Trecho selecionado:

****************

A bancada do PT na Câmara, deputados estaduais, vereadores, o Fórum Nacional dos Direitos da Criança e do Adolescente e 25 entidades representativas da sociedade civil endossam o pedido de investigação direcionado à PFDC nesta sexta (28). O entendimento é que existe um desvio de finalidade no uso do Disque 100 estabelecido por Damares.
“São fortes os indícios de que a ministra e os demais signatários da indigitada nota técnica agem para satisfazer interesses ou sentimento pessoais contra disposição expressa em lei”, afirmam.
A representação dos deputados do PSOL foi movida contra Damares, os secretários e o diretor do ministério que assinam a nota técnica. “A nota é irresponsável e vai de encontro aos estudos científicos já feitos sobre a vacinação”, dizem.
Os parlamentares pedem que a nota técnica seja anulada imediatamente, e que uma investigação seja conduzida pela Procuradoria da República no DF.

****************

Material extraído:

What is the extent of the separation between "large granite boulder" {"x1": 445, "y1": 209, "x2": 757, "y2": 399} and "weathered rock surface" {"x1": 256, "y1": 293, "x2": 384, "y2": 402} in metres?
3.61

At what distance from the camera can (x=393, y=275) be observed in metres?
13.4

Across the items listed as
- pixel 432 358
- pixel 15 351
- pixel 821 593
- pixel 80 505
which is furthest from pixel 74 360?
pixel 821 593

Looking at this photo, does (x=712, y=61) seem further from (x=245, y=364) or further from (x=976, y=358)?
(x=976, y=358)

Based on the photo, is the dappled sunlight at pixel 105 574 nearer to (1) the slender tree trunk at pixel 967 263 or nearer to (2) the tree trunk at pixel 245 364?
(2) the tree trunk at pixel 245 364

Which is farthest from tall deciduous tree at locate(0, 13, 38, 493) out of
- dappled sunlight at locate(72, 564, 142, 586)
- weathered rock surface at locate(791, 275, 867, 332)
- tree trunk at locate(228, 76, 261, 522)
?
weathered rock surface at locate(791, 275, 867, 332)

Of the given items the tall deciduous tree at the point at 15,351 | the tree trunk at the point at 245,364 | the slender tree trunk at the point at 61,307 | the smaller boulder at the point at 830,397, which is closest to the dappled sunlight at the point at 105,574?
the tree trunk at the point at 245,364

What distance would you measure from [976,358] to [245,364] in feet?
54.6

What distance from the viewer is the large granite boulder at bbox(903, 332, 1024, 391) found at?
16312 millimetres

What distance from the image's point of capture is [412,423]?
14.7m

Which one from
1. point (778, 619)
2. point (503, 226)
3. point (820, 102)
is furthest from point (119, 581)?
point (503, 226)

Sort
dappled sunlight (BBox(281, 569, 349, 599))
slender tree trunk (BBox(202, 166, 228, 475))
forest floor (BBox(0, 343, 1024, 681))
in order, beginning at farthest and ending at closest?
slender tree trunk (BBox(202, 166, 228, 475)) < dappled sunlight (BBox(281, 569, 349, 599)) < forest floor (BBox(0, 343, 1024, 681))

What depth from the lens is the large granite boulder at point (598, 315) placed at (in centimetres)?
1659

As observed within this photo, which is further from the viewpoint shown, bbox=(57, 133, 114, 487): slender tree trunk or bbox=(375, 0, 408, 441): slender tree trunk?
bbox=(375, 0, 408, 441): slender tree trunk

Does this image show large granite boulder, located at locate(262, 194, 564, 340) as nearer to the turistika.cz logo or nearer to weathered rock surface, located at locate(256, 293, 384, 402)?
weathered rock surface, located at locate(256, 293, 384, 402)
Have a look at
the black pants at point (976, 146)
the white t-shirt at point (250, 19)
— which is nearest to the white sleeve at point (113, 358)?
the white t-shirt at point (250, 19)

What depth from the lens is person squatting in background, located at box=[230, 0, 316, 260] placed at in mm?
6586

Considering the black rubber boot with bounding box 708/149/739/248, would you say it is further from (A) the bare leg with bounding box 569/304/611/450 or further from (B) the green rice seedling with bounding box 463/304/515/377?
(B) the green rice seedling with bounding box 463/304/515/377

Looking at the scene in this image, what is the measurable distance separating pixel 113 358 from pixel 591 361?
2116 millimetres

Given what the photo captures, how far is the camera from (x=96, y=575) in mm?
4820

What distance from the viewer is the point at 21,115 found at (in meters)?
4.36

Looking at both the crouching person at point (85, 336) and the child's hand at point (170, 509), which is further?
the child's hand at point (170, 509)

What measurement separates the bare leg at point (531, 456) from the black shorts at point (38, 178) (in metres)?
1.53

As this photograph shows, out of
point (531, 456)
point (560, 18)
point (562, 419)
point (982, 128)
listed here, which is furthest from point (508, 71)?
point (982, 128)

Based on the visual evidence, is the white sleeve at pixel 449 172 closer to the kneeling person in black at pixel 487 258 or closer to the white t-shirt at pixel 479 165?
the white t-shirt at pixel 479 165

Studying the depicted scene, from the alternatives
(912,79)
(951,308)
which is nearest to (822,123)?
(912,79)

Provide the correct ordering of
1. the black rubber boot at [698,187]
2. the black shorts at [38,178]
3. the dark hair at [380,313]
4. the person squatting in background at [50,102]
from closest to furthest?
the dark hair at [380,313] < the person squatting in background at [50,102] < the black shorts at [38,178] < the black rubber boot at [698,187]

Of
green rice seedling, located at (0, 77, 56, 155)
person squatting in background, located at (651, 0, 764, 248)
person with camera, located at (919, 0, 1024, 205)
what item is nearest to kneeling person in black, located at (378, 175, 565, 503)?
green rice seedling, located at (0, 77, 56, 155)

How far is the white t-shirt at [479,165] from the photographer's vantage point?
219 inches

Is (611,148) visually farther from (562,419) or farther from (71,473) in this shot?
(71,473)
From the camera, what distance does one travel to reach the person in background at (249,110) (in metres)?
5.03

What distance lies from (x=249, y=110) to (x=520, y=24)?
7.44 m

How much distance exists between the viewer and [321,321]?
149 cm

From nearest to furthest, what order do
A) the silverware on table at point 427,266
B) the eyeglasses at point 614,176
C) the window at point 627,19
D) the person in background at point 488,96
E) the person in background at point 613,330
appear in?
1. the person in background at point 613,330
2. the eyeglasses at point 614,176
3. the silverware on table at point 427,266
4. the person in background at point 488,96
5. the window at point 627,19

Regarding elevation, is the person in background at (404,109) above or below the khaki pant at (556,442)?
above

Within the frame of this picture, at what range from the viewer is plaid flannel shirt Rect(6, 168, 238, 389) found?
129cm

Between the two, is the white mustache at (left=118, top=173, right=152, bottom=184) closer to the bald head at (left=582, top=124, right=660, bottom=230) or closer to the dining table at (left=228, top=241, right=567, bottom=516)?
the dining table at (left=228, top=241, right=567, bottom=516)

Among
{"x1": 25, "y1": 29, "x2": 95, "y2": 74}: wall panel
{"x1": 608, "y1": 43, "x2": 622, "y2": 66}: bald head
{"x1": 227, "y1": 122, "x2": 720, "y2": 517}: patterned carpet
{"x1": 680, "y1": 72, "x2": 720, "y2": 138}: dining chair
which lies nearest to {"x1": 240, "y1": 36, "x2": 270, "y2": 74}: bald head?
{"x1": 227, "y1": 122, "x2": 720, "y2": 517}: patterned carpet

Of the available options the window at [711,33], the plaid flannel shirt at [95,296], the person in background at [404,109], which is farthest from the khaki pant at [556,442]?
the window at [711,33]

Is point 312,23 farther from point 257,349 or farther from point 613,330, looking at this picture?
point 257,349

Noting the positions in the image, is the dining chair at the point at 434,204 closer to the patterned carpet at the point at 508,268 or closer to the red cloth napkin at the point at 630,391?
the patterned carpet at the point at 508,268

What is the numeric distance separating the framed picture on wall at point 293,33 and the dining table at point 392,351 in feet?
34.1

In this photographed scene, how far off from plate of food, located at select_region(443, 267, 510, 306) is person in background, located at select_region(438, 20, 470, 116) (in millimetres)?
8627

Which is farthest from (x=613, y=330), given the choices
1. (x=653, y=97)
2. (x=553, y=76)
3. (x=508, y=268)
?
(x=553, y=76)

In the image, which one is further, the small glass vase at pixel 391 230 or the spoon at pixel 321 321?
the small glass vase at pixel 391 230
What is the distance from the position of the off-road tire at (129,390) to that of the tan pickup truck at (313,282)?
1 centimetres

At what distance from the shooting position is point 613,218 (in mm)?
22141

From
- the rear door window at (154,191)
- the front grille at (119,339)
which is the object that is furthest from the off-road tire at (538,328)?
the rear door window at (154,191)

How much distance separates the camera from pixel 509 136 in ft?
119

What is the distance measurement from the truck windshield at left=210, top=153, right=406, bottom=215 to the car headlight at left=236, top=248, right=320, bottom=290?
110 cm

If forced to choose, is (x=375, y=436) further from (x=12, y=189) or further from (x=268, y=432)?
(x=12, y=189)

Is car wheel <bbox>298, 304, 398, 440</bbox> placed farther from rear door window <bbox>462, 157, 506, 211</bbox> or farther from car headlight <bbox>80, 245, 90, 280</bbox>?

****************

Requisitos do exercício:
Responda com base no trecho sobre a nota técnica de Damares:
1. Quantas entidades representativas da sociedade civil endossam o pedido de investigação?
2. Contra quem foi movida a representação dos deputados do PSOL?
3. Por qual órgão os parlamentares pedem que a investigação seja conduzida?

Resposta do exercício:
1. 25 entidades.
2. Contra Damares, os secretários e o diretor do ministério que assinam a nota técnica.
3. Pela Procuradoria da República no DF.